The Board's approval of the transaction was based, in part, on the recommendation of the special committee of independent members of the Board, which had been formed to consider the proposal. The special committee's recommendation was based on a number of factors, including the opinion of the special committee's independent financial advisor, Merrill Lynch & Co., that the consideration being offered is fair from a financial point of view to the Company's stockholders (other than the investor group). The full text of the Merrill Lynch opinion will be included in the offer to purchase.

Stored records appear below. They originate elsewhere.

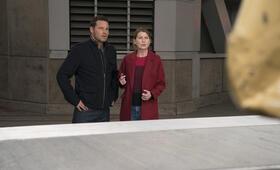 Grey's Anatomy - Die jungen Ärzte Staffel 14, Grey's Anatomy - Die jungen Ärzte - Staffel 14 Episode 7 mit Ellen Pompeo und Justin Chambers - Bild 43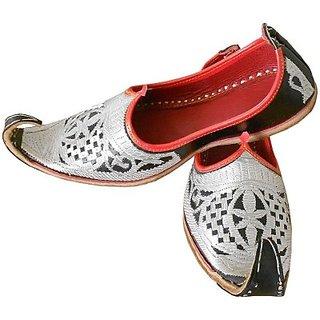 Skylyf White Punjabi In Red Shadow Ethnic Mojari Mozari Jutti Juti Jooti Footwear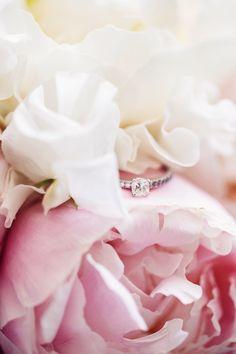 Peonies wedding ring Pfingstrosen Brautstrauß wedding Bouquet Hochzeitsorganisation www.prime-moments.com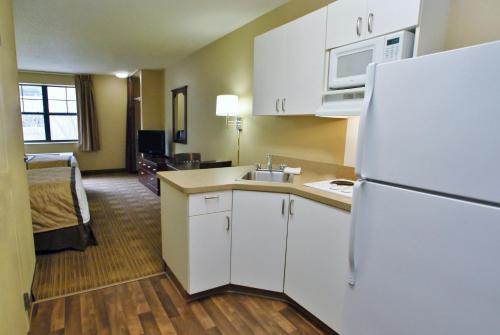 Extended Stay America - Pittsburgh - Carnegie - Carnegie, PA 15106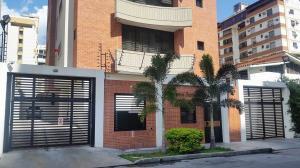 Apartamento En Ventaen Maracay, San Isidro, Venezuela, VE RAH: 19-1553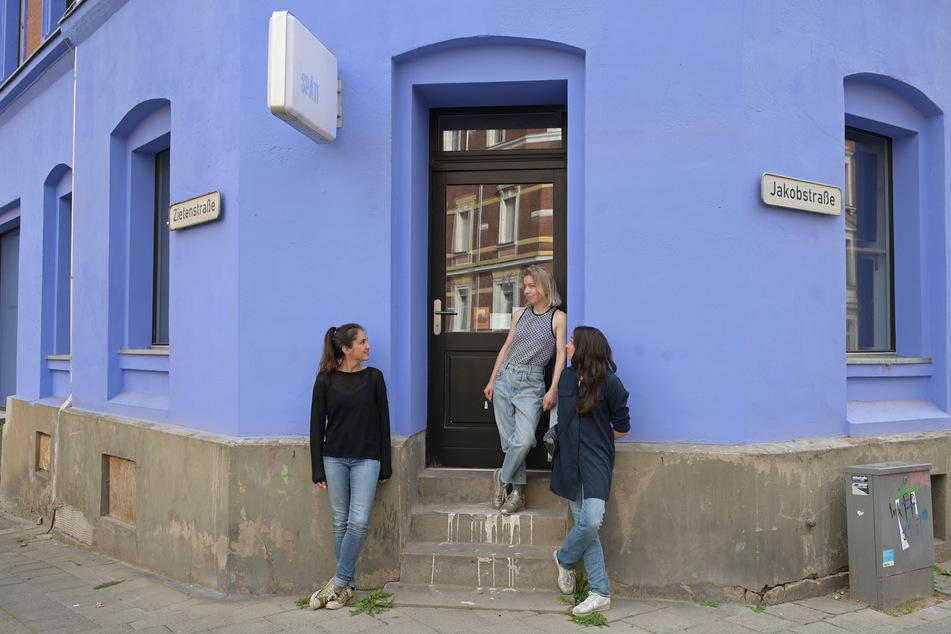 Auf dem Sonnenberg an der Ecke Jakobstraße/Zietenstraße gibt's jetzt einen Späti. Studentin Anna Vogt (25, l.), Künstlerin Marie Donike (27) und Mandy Knospe (40) vom Klub Solitär brachten das Projekt voran.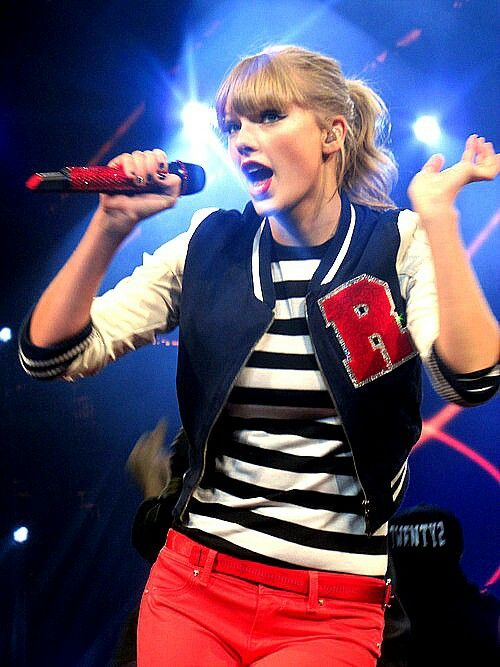 Taylor Swift - 22 - RED Tour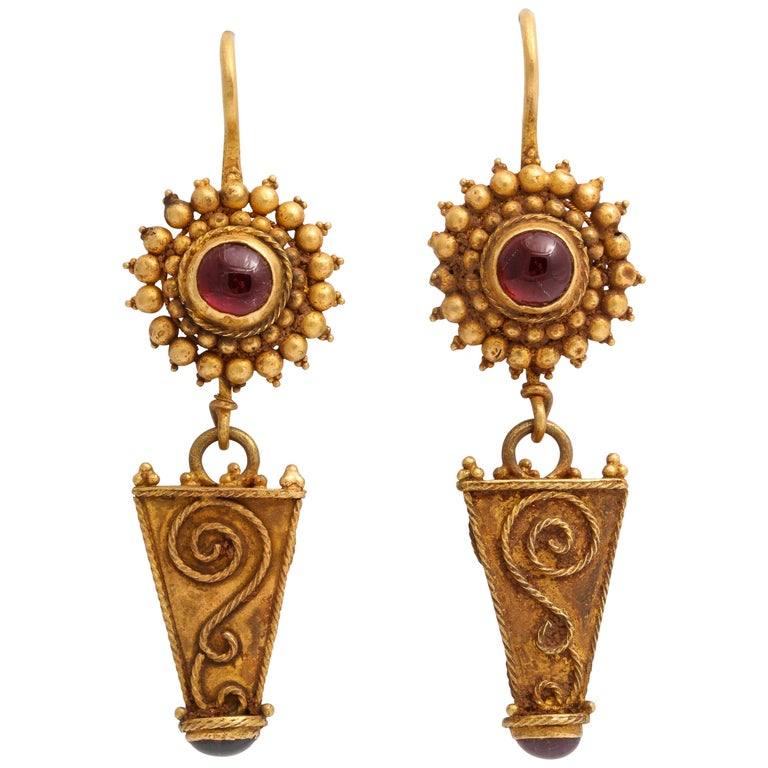 Antique Ancient Roman Gold and Garnet Earrings For Sale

Concurrently with the joint tender offer for the Company's common stock, the Company will also commence offers to purchase and consent solicitations with respect to both its 11-3/4% Senior Subordinated Notes due 2005 and its 11-3/4% Series B Subordinated Notes due 2005. These offers to purchase and consent solicitations will only be made pursuant to tender offer and consent solicitation materials that will be distributed to the Company's note holders.

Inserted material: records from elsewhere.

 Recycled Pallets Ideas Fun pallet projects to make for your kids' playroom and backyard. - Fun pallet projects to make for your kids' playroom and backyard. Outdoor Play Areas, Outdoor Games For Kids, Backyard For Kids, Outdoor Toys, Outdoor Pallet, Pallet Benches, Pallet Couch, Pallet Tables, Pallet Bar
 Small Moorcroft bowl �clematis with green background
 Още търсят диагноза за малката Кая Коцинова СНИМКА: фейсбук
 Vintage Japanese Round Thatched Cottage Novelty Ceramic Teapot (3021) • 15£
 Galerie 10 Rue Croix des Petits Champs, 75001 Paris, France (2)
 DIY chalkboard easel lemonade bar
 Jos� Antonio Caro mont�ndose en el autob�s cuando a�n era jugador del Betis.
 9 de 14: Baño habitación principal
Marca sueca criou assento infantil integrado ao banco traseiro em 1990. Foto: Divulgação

Transportation Technologies Industries, Inc. is a Delaware corporation with its principal executive offices located at 980 N. Michigan Avenue, Suite 1000, Chicago, Illinois, 60611. The Company is a leading manufacturer of components for heavy-duty and medium-duty trucks and buses and the truck parts aftermarket. Product lines include: Gunite wheel-end components; Brillion custom iron castings; Imperial body and chassis components; Bostrom truck and bus seating systems; and Fabco steerable drive axles and gearboxes. The Company has manufacturing operations in Alabama, California, Illinois, Indiana, Pennsylvania, Tennessee, Texas, Virginia, Washington and Wisconsin.
Certain statements made in this release are "forward-looking statements" within the meaning of the Private Securities Litigation Reform Act of 1995. Such statements are based on current expectations and are subject to a number of risks and uncertainties that could cause actual results and performance to differ materially from any expected future results or performance, expressed or implied, by the forward-looking statements. Transportation Technologies assumes no responsibility to update any of the forward-looking statements contained herein.

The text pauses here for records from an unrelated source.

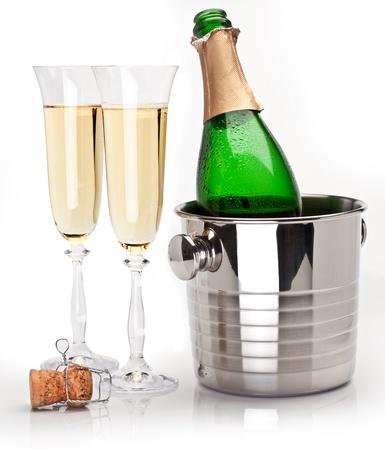 Champagne-Flasche im Kühler und zwei Champagner-Gläser. Isoliert auf weiß.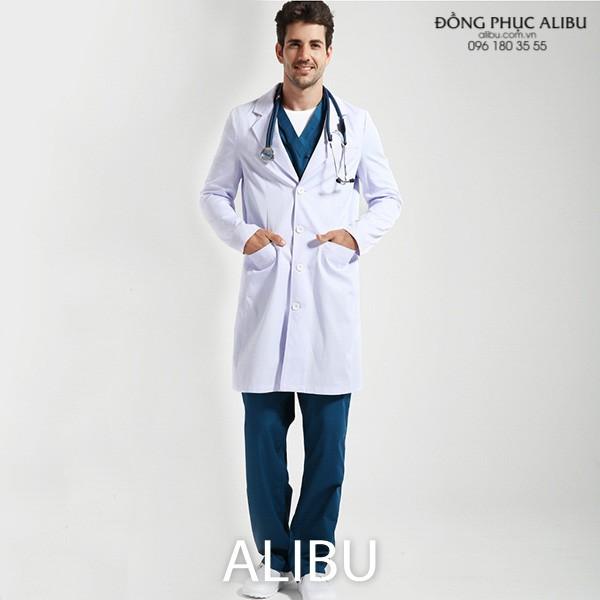Áo blouse bác sĩ tay dài màu trắng toát lên vẻ đẹp uy nghiêm, truyền thống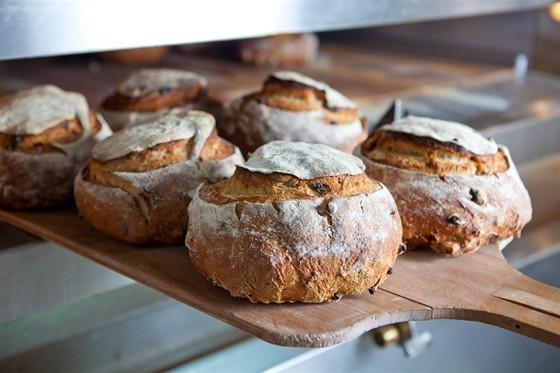 """Ресторан Булка - фотография 9 - Хлеб """"Колесо с изюмом и орехами"""""""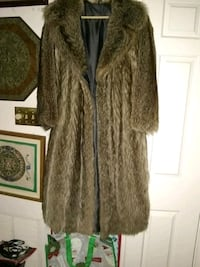 Fur coat small Alexandria, 22315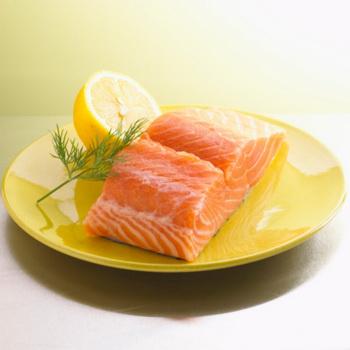 Жирные сорта рыбы особенно эффективны для сохранения здоровья мозга. Фото: Brian Hagiwara/Getty Images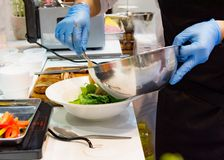 Szefa kuchni kulinarny jedzenie w kuchni, szefa kuchni narządzania jedzenie zdjęcia royalty free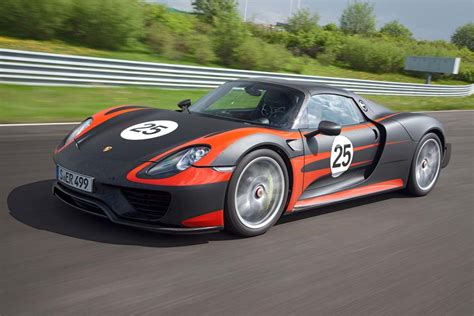 porsche supercar 918 porsche plugs in with 918 supercar thedetroitbureau com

THIS ANNOUNCEMENT IS NEITHER AN OFFER TO PURCHASE NOR A SOLICITATION OF AN OFFER TO SELL SHARES OF THE COMPANY. AT THE TIME THE OFFER IS COMMENCED, TRANSPORTATION ACQUISITION I CORP. AND THE COMPANY WILL FILE A TENDER OFFER STATEMENT WITH THE U.S. SECURITIES AND EXCHANGE COMMISSION AND THE COMPANY WILL FILE A SOLICITATION/RECOMMENDATION STATEMENT WITH RESPECT TO THE OFFER. THE TENDER OFFER STATEMENT (INCLUDING AN OFFER TO PURCHASE, A RELATED LETTER OF TRANSMITTAL AND OTHER OFFER DOCUMENTS) AND THE SOLICITATION/RECOMMENDATION STATEMENT WILL CONTAIN IMPORTANT INFORMATION WHICH SHOULD BE READ CAREFULLLY BEFORE ANY DECISION IS MADE WITH RESPECT TO THE OFFER. THE OFFER TO PURCHASE, THE RELATED LETTER OF TRANSMITTAL AND CERTAIN OTHER OFFER DOCUMENTS, AS WELL AS THE SOLICITATION/RECOMMENDATION STATEMENT, WILL BE MADE AVAILABLE TO ALL STOCKHOLDERS OF THE COMPANY, AT NO EXPENSE TO THEM. THE TENDER OFFER STATEMENT (INCLUDING THE OFFER TO PURCHASE, THE RELATED LETTER OF TRANSMITTAL AND ALL OTHER OFFER DOCUMENTS FILED WITH THE COMMISSION) AND THE SOLICITATION/RECOMMENDATION STATEMENT WILL ALSO BE AVAILABLE AT NO CHARGE AT THE COMMISSION'S WEBSITE AT WWW.SEC.GOV.